Daily Business Report-June 18, 2020

San Diego Convention Center lobby. (Photo courtesy of San Diego Convention Center Corp.)

Convention Center banking on

large events returning in December

By Ashly McGlone | Voice of San Diego

Convention centers are still closed for normal business across the state, but San Diego Convention Center officials are hopeful they will return to some normalcy in December when they welcome a large medical conference of hematologists.

In fact, their budget – now projected to shrink from $40 million to $20 million next year – is banking on it.

New Convention Center budget projections for 2020-21 count on large conventions resuming with 50 percent attendance in December, before gradually increasing to pre-COVID-19 levels, reaching 100 percent attendance by July 1, 2021.

The new plan sketched out for the San Diego Convention Center budget committee Monday included job losses that slash the center’s workforce almost in half, even after receiving millions in payroll stimulus dollars from the federal government this year.

A picture of the Convention Center’s operations next year is coming into focus, and there will be tough times ahead.

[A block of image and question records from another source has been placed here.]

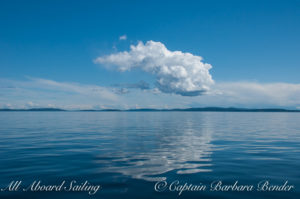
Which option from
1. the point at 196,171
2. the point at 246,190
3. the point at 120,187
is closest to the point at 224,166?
the point at 196,171

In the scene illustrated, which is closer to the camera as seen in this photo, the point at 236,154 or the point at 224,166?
the point at 224,166

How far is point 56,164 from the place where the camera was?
55.7ft

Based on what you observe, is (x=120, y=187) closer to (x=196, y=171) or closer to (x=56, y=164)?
(x=196, y=171)

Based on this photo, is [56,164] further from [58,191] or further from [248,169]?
[248,169]

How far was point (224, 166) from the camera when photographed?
659 inches

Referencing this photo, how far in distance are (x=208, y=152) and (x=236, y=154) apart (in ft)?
9.11

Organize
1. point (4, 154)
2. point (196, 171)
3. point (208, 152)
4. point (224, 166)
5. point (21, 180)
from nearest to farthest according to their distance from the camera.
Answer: point (21, 180) → point (196, 171) → point (224, 166) → point (4, 154) → point (208, 152)

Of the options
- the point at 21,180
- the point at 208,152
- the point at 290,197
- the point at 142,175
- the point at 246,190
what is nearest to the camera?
the point at 290,197

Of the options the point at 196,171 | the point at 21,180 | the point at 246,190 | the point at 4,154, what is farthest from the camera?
the point at 4,154

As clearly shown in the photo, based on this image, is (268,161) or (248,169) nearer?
(248,169)

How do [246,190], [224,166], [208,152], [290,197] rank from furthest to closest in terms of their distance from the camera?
[208,152] < [224,166] < [246,190] < [290,197]

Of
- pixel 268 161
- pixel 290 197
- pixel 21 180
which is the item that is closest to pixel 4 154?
pixel 21 180

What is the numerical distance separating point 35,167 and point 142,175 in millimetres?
8454

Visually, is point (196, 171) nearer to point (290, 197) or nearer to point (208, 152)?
point (290, 197)
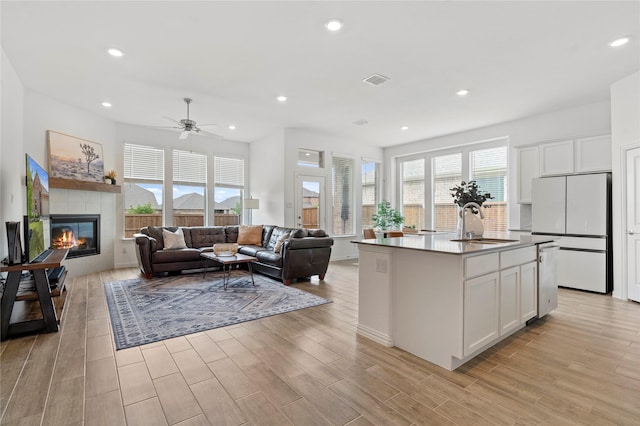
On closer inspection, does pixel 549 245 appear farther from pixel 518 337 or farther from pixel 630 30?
pixel 630 30

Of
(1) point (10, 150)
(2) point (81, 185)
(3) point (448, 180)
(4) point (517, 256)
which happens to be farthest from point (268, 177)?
(4) point (517, 256)

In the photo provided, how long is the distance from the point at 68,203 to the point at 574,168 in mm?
8561

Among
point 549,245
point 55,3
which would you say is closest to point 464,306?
point 549,245

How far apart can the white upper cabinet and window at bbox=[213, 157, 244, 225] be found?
6.88 meters

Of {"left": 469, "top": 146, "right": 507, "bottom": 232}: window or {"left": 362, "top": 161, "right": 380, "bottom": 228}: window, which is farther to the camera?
{"left": 362, "top": 161, "right": 380, "bottom": 228}: window

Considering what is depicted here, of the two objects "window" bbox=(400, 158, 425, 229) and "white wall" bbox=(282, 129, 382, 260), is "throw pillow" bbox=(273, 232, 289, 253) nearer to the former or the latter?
"white wall" bbox=(282, 129, 382, 260)

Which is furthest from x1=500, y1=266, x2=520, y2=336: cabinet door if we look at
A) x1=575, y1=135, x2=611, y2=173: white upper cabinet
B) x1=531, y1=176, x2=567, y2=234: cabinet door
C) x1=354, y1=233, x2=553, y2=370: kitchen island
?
x1=575, y1=135, x2=611, y2=173: white upper cabinet

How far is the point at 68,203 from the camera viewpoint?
5.54 metres

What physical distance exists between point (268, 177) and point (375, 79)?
12.6ft

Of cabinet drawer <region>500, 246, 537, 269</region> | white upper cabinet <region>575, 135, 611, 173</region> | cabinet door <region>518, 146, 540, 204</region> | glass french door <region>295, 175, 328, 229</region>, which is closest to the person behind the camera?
cabinet drawer <region>500, 246, 537, 269</region>

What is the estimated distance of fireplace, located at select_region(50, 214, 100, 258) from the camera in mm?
5379

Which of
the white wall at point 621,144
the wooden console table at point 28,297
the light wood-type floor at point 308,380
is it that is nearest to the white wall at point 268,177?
the light wood-type floor at point 308,380

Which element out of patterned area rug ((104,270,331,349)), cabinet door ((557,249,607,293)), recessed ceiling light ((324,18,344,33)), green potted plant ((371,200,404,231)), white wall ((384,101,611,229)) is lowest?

COVID-19 closures will result in a $5 million operating deficit this fiscal year, revised budget records show. Losing events for half of next year will cost the center at least $20 million in operating revenues, half of the $40 million originally budgeted for fiscal year 2021, Mardeen Mattix, chief financial officer for the Convention Center, told the budget committee. The combined losses this year and next will be partially offset by $4.3 million in payroll protection stimulus money and up to $9 million from the city of San Diego – which is using the Convention Center to house more than 1,300 homeless people during the pandemic.

As recently as April, Convention Center officials adopted a more aggressive budget that brought events back in August. That budget was approved “when things were really fresh,” and before any events in August had been canceled, said San Diego Convention Center CEO Rip Rippetoe in an interview.

“We did not know the devastation of the pandemic and how it impacted everything, and not just our industry. … Now that this has progressed and turned into what this has turned into, we are using realistic optimism,” he said.

Read more…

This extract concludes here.